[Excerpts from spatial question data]
★ ★ ★ ★ ★

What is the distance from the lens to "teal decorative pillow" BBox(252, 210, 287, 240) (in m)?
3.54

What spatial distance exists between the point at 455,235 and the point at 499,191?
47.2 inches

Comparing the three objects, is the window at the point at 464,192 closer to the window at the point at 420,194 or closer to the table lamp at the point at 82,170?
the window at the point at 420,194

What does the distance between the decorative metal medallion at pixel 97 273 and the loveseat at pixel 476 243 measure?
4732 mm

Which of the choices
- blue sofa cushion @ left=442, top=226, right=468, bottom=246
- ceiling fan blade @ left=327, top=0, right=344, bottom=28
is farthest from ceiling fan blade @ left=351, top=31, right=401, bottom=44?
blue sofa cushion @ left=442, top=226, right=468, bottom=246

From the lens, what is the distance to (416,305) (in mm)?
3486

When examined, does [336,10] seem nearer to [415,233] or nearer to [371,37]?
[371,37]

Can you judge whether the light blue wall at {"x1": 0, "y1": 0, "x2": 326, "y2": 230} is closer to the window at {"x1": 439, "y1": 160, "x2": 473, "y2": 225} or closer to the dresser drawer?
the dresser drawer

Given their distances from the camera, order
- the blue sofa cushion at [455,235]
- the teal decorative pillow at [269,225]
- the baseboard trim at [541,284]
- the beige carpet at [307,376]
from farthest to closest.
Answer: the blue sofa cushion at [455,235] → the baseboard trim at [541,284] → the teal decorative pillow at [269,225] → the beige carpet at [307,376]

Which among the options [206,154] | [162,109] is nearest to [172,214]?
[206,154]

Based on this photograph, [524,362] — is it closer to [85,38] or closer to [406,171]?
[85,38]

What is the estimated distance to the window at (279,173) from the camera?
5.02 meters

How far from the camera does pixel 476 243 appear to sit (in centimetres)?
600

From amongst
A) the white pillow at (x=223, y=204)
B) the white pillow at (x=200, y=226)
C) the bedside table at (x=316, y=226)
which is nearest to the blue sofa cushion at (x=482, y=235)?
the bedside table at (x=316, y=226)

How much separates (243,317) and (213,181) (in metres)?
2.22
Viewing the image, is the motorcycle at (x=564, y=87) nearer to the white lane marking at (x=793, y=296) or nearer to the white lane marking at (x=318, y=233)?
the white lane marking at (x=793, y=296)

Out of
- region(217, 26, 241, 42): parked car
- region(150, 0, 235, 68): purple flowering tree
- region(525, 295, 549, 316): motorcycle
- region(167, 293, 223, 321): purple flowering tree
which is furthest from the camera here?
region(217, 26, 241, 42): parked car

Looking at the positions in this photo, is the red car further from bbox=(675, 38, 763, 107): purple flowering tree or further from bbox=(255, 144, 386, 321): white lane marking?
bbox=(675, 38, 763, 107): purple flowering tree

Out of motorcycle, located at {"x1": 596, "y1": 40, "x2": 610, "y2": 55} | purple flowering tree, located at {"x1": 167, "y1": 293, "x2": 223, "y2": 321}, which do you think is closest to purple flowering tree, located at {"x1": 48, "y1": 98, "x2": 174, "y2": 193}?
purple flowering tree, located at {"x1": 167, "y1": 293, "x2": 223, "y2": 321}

★ ★ ★ ★ ★

• **What this task involves**
Rewrite all of the lines above, swapping "ceiling fan blade" for "fan blade" wherever it occurs and leaving everything else unchanged.

• **Final result**
What is the distance from the lens to "teal decorative pillow" BBox(252, 210, 287, 240) (in m)?
3.54

What spatial distance exists between the point at 455,235 and the point at 499,191?
47.2 inches

Comparing the three objects, is the window at the point at 464,192 closer to the window at the point at 420,194 or closer to the table lamp at the point at 82,170?
the window at the point at 420,194

What does the distance between the decorative metal medallion at pixel 97 273 and the loveseat at pixel 476 243 measure?
4732 mm

Which of the choices
- blue sofa cushion @ left=442, top=226, right=468, bottom=246
- fan blade @ left=327, top=0, right=344, bottom=28
is farthest from fan blade @ left=351, top=31, right=401, bottom=44?
blue sofa cushion @ left=442, top=226, right=468, bottom=246

From the lens, what is the distance to (416,305) (in mm)?
3486

When examined, does [336,10] seem nearer to [415,233] or nearer to [371,37]?
[371,37]

Can you judge whether the light blue wall at {"x1": 0, "y1": 0, "x2": 326, "y2": 230} is closer to the window at {"x1": 439, "y1": 160, "x2": 473, "y2": 225} or closer to the dresser drawer?
the dresser drawer

Given their distances from the camera, order
- the blue sofa cushion at [455,235]
- the teal decorative pillow at [269,225]
- the baseboard trim at [541,284]
- the beige carpet at [307,376]
from farthest to closest.
Answer: the blue sofa cushion at [455,235] → the baseboard trim at [541,284] → the teal decorative pillow at [269,225] → the beige carpet at [307,376]

Which among the options [206,154] | [162,109] is nearest to [172,214]?
[206,154]

Based on this photograph, [524,362] — is it closer to [85,38] or closer to [406,171]?
[85,38]

What is the estimated distance to the window at (279,173) from the camera?
5.02 meters

How far from the camera does pixel 476 243 appear to sit (in centimetres)?
600

From amongst
A) the white pillow at (x=223, y=204)
B) the white pillow at (x=200, y=226)
C) the bedside table at (x=316, y=226)
which is nearest to the blue sofa cushion at (x=482, y=235)?
the bedside table at (x=316, y=226)

How much separates (243,317) and (213,181) (in metres)?
2.22
Viewing the image, is the motorcycle at (x=564, y=87) nearer to the white lane marking at (x=793, y=296) or nearer to the white lane marking at (x=318, y=233)?
the white lane marking at (x=793, y=296)

Out of
- region(217, 26, 241, 42): parked car
- region(150, 0, 235, 68): purple flowering tree
- region(525, 295, 549, 316): motorcycle
- region(167, 293, 223, 321): purple flowering tree
which is furthest from the camera here?
region(217, 26, 241, 42): parked car

Looking at the positions in this photo, is the red car further from bbox=(675, 38, 763, 107): purple flowering tree or further from bbox=(255, 144, 386, 321): white lane marking?
bbox=(675, 38, 763, 107): purple flowering tree

Out of motorcycle, located at {"x1": 596, "y1": 40, "x2": 610, "y2": 55} | purple flowering tree, located at {"x1": 167, "y1": 293, "x2": 223, "y2": 321}, which do you think is closest to purple flowering tree, located at {"x1": 48, "y1": 98, "x2": 174, "y2": 193}?
purple flowering tree, located at {"x1": 167, "y1": 293, "x2": 223, "y2": 321}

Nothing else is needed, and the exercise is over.